Tag Archives: Amazon

The cloud computing service contract red herring.


I’ve just been reading about “legal issues” surrounding cloud computing provider service contracts. There’s a great deal of common sense being missed in this way overhyped issue.

The first wail that comes from these people is “but they won’t negotiate the liability in the contract!”. This means (to them) that you should run away as fast as possible. This is ridiculous. Any provider of services sets their contract terms vs their price as part of the service. Any renegotiation of terms is going to mean a change in price, so you can’t expect to get someone to assume high liability for no money.

The second point to this is that some providers simply may not want to do those kind of terms because that’s not the business they’re in. This isn’t a sign that there’s something wrong with the provider or the product, it’s a sign that the service is the wrong thing for the customer needs. The provider shouldn’t be ripped for declining to modify product and business model for a customer who is just a bad fit.

Next up is the idea that the cloud computing provider should take all or most of the liability for security in “the cloud”. The problem is that this assumes that all variants of cloud computing are the same. In IaaS (infrastructure as a service), the cloud provider sells the customer a virtual machine on the cloud. The customer has full control over the virtual machine and the cloud provider has virtually none. In this case, the cloud provider could be expected to be responsible for the integrity of the underlying cloud and storage platforms, but nothing else.

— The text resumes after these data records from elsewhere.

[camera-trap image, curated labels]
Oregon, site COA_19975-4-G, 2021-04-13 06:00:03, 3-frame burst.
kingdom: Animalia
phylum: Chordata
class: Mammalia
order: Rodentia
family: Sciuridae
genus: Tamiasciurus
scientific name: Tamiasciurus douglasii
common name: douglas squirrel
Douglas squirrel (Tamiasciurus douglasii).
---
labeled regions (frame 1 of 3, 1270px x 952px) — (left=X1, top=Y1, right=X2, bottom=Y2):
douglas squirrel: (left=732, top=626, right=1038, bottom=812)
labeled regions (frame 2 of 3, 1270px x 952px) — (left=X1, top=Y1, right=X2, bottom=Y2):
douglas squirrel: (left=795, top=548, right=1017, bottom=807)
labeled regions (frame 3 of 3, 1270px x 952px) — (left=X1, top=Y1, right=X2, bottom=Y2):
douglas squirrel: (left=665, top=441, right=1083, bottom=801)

You wouldn’t rent an unmanaged dedicated server and expect the data center provider to be responsible if you mess up administrating it, why should IaaS be any different?

As you go up the scale, cloud provider responsibility grows. With PaaS (platform as a service), the cloud provider is responsible for the intergrity of the underlying infrastructure and the platform itself, but not for what the customer does with it. With SaaS (software as a service), the cloud provider is responsible for everything right up to the customer facing application itself.

This and the understanding that assuming more risk means more money should make make this a less complicated issue to resolve.

Oh, by the way, if you can’t find anyone that will give you the terms you want at the price you want, this should be a clue that what you’re trying to do isn’t reasonable.

Email or call me or visit the SwiftWater Telecom web site for cloud computing services.

Vern

Does your cloud soar like an eagle? #cloudcomputing


From what I can see by reading this article that the IBM analysis of Amazon finds that cloud computing support forums are lacking, it’s more like limping along like a ruptured duck.

First is the idea that it can take 10 hours or more to just get a response to a problem (unless you shell out for the premium support) and possibly days to resolve. I don’t know any of my customers that would stand for this kind of turtle response when they have a problem. I don’t know if EC2 customers are just running exceptionally low priority work or if the cloud has just become commoditized to the point where people are accepting this as normal. My customers would be lined up at the door with torches and pitchforks.

Next we get this wonderful quote:

“… it typically does not provide guarantees on individual instance availability. Users should expect that the provided virtual resources may become unavailable at times, thus requiring users to restart their application instances on a new server.”

In other words, any particular part of the cloud may disappear without warning at any time and it’s up to the end customer to monitor and restart their own virtual on other running facilities. It’s bad enough to tick off customers by crashing the infrastructure but to make them responsible for their own manual disaster recovery is rather pathetic especially considering the opportunities for automation in the cloud, which apparently Amazon doesn’t take advantage of.

Then there’s the note that 166 administrators were involved in problem resolution but that most of the problems were resolved by just 10 administrators. That means that 94% of the administrators apparently weren’t pulling their weight. Anyone else see the problem with that?

So, how do you fix this, just what should cloud computing customers really expect? Well, beyond the obvious of decent response and resolution times, cloud automation holds the key.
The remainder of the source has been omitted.